# Problem description:
An exact reproduction of the data below is the required answer.

# Available data:
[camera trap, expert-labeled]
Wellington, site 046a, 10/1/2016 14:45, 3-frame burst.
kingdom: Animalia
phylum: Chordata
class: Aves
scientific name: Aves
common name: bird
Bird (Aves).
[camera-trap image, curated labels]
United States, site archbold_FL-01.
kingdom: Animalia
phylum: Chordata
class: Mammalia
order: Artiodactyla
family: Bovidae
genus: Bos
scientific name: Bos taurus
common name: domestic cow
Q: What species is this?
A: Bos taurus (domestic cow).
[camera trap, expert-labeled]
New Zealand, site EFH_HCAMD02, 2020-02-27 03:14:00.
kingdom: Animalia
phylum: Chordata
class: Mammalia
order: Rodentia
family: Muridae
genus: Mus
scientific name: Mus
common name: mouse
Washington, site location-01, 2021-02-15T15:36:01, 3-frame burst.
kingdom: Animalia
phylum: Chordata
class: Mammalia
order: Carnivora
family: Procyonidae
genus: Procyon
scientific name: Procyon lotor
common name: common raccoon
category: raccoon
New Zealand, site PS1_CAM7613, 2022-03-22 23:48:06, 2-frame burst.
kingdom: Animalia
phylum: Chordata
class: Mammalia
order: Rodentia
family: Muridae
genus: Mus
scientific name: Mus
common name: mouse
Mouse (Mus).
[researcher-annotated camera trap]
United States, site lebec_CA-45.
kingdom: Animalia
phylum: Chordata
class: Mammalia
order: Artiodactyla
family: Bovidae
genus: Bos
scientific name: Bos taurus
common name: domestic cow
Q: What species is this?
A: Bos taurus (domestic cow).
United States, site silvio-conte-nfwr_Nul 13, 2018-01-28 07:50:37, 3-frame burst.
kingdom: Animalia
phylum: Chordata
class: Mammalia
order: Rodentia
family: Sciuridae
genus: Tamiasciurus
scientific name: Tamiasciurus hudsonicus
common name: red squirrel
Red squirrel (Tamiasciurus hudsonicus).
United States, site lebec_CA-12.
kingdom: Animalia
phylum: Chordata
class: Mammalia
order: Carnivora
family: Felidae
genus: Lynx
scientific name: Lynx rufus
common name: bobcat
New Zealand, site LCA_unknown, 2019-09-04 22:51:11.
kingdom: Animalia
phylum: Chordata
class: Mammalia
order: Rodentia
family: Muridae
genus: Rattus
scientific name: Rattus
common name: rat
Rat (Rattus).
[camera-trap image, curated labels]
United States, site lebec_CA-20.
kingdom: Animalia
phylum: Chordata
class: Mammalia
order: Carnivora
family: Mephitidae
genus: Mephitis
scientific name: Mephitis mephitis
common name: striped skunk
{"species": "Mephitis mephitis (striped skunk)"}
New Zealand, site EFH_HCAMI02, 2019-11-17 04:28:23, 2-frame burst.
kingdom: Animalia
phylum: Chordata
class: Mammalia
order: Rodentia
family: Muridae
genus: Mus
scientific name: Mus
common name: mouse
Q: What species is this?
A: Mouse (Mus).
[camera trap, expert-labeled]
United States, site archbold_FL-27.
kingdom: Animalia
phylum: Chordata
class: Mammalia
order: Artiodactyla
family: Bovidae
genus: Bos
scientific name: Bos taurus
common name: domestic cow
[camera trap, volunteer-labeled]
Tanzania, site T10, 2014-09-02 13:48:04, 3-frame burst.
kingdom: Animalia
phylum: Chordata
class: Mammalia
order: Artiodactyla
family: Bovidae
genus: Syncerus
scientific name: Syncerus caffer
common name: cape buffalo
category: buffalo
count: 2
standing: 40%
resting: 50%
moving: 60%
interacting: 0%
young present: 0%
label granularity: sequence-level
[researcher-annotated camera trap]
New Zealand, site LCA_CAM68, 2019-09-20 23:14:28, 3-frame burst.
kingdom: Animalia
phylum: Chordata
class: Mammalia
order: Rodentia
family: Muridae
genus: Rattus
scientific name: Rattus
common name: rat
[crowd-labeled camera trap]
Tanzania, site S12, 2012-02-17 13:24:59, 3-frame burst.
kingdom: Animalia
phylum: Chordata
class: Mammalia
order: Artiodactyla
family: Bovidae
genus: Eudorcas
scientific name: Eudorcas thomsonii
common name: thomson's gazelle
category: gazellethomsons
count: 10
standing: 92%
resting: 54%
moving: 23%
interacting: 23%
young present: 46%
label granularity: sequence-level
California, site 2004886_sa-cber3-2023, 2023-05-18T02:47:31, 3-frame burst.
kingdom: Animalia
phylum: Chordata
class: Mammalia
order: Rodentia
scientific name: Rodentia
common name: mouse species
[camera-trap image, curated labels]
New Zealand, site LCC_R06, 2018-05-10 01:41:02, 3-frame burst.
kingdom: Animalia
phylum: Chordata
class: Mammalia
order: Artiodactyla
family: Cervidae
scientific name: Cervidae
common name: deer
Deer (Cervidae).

# Completed task:
[camera trap, expert-labeled]
Wellington, site 046a, 10/1/2016 14:45, 3-frame burst.
kingdom: Animalia
phylum: Chordata
class: Aves
scientific name: Aves
common name: bird
Bird (Aves).
[camera-trap image, curated labels]
United States, site archbold_FL-01.
kingdom: Animalia
phylum: Chordata
class: Mammalia
order: Artiodactyla
family: Bovidae
genus: Bos
scientific name: Bos taurus
common name: domestic cow
Q: What species is this?
A: Bos taurus (domestic cow).
[camera trap, expert-labeled]
New Zealand, site EFH_HCAMD02, 2020-02-27 03:14:00.
kingdom: Animalia
phylum: Chordata
class: Mammalia
order: Rodentia
family: Muridae
genus: Mus
scientific name: Mus
common name: mouse
Washington, site location-01, 2021-02-15T15:36:01, 3-frame burst.
kingdom: Animalia
phylum: Chordata
class: Mammalia
order: Carnivora
family: Procyonidae
genus: Procyon
scientific name: Procyon lotor
common name: common raccoon
category: raccoon
New Zealand, site PS1_CAM7613, 2022-03-22 23:48:06, 2-frame burst.
kingdom: Animalia
phylum: Chordata
class: Mammalia
order: Rodentia
family: Muridae
genus: Mus
scientific name: Mus
common name: mouse
Mouse (Mus).
[researcher-annotated camera trap]
United States, site lebec_CA-45.
kingdom: Animalia
phylum: Chordata
class: Mammalia
order: Artiodactyla
family: Bovidae
genus: Bos
scientific name: Bos taurus
common name: domestic cow
Q: What species is this?
A: Bos taurus (domestic cow).
United States, site silvio-conte-nfwr_Nul 13, 2018-01-28 07:50:37, 3-frame burst.
kingdom: Animalia
phylum: Chordata
class: Mammalia
order: Rodentia
family: Sciuridae
genus: Tamiasciurus
scientific name: Tamiasciurus hudsonicus
common name: red squirrel
Red squirrel (Tamiasciurus hudsonicus).
United States, site lebec_CA-12.
kingdom: Animalia
phylum: Chordata
class: Mammalia
order: Carnivora
family: Felidae
genus: Lynx
scientific name: Lynx rufus
common name: bobcat
New Zealand, site LCA_unknown, 2019-09-04 22:51:11.
kingdom: Animalia
phylum: Chordata
class: Mammalia
order: Rodentia
family: Muridae
genus: Rattus
scientific name: Rattus
common name: rat
Rat (Rattus).
[camera-trap image, curated labels]
United States, site lebec_CA-20.
kingdom: Animalia
phylum: Chordata
class: Mammalia
order: Carnivora
family: Mephitidae
genus: Mephitis
scientific name: Mephitis mephitis
common name: striped skunk
{"species": "Mephitis mephitis (striped skunk)"}
New Zealand, site EFH_HCAMI02, 2019-11-17 04:28:23, 2-frame burst.
kingdom: Animalia
phylum: Chordata
class: Mammalia
order: Rodentia
family: Muridae
genus: Mus
scientific name: Mus
common name: mouse
Q: What species is this?
A: Mouse (Mus).
[camera trap, expert-labeled]
United States, site archbold_FL-27.
kingdom: Animalia
phylum: Chordata
class: Mammalia
order: Artiodactyla
family: Bovidae
genus: Bos
scientific name: Bos taurus
common name: domestic cow
[camera trap, volunteer-labeled]
Tanzania, site T10, 2014-09-02 13:48:04, 3-frame burst.
kingdom: Animalia
phylum: Chordata
class: Mammalia
order: Artiodactyla
family: Bovidae
genus: Syncerus
scientific name: Syncerus caffer
common name: cape buffalo
category: buffalo
count: 2
standing: 40%
resting: 50%
moving: 60%
interacting: 0%
young present: 0%
label granularity: sequence-level
[researcher-annotated camera trap]
New Zealand, site LCA_CAM68, 2019-09-20 23:14:28, 3-frame burst.
kingdom: Animalia
phylum: Chordata
class: Mammalia
order: Rodentia
family: Muridae
genus: Rattus
scientific name: Rattus
common name: rat
[crowd-labeled camera trap]
Tanzania, site S12, 2012-02-17 13:24:59, 3-frame burst.
kingdom: Animalia
phylum: Chordata
class: Mammalia
order: Artiodactyla
family: Bovidae
genus: Eudorcas
scientific name: Eudorcas thomsonii
common name: thomson's gazelle
category: gazellethomsons
count: 10
standing: 92%
resting: 54%
moving: 23%
interacting: 23%
young present: 46%
label granularity: sequence-level
California, site 2004886_sa-cber3-2023, 2023-05-18T02:47:31, 3-frame burst.
kingdom: Animalia
phylum: Chordata
class: Mammalia
order: Rodentia
scientific name: Rodentia
common name: mouse species
[camera-trap image, curated labels]
New Zealand, site LCC_R06, 2018-05-10 01:41:02, 3-frame burst.
kingdom: Animalia
phylum: Chordata
class: Mammalia
order: Artiodactyla
family: Cervidae
scientific name: Cervidae
common name: deer
Deer (Cervidae).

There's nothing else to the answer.